‘Lumber-Intensive DIY’ is Driving an Increase in the Cost of Construction Materials
It is widely known that the coronavirus pandemic has not made work easy for contractors, but conditions may be getting even more complex. According to NPR, homeowners are spending their money and energy on their own properties, which is good news for retailers — but possibly bad news for builders, since it is increasing the cost of some materials and making them more scarce.
One person who has invested time in his home is John Buhr in Kansas City, Mo. Buhr built a playhouse for his children after the COVID-19 outbreak, and followed it up with a living room. Today, he is building an office for his wife above his garage as well as an apartment for the grandparents when they pay a visit. “This all kind of became immediately necessary thanks to COVID,” he told NPR.

■ Raw data ■
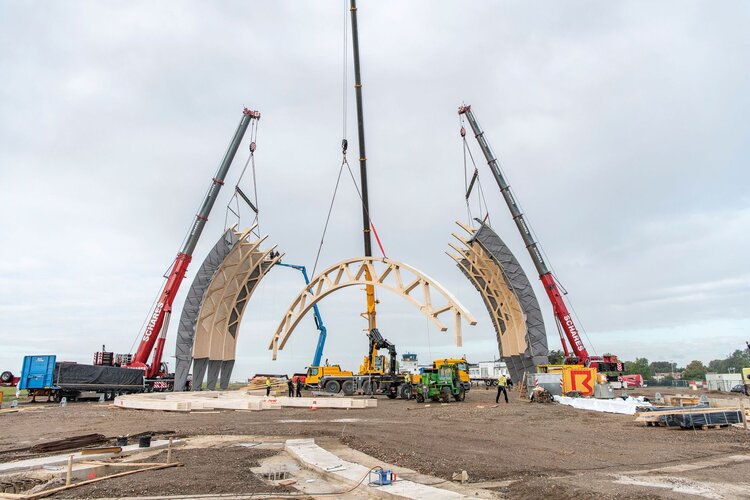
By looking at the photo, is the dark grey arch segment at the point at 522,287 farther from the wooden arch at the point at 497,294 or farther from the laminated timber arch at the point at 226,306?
the laminated timber arch at the point at 226,306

■ Work task 1 ■
Reproduce word for word the stretch of the article on DIY lumber costs from "One person who" through "he told NPR.".
■ Work task 2 ■
Carry on the article on DIY lumber costs from the point where it stops.
None of the data is needed here.

■ Exercise answer 1 ■
One person who has invested time in his home is John Buhr in Kansas City, Mo. Buhr built a playhouse for his children after the COVID-19 outbreak, and followed it up with a living room. Today, he is building an office for his wife above his garage as well as an apartment for the grandparents when they pay a visit. “This all kind of became immediately necessary thanks to COVID,” he told NPR.

■ Exercise answer 2 ■
According to Max Anderson, a chief economist for porch.com, the demand for home improvement has roughly doubled recently. “This is all-time high in terms of measured history in the United States,” he stated to NPR. “This is the highest level of home improvement spending we’ve ever seen.”
This has had its effect on sales. Nancy Musselwhite, who follows the building materials industry for Principia Consulting, tells NPR that hardware sales are up between 25% and 35%. “If you’ve been watching Home Depot and Lowe’s earnings reports, they are killing it this year,” she said. “We saw a lot of homeowners engaging in what we’ll call ‘lumber-intensive DIY’ during COVID.”
The rise in deck and fence building more than doubled lumber prices recently and caused shortages in supply. But that is not the only material that has become scarce. The station also spoke to Patti Peters, an employee at Mack True Value Hardware in Mission, Kan., where gaps on the shelves show storages in supplies, including seeds and spray paint. In addition, fencing has “been gone since early April,” she told NPR.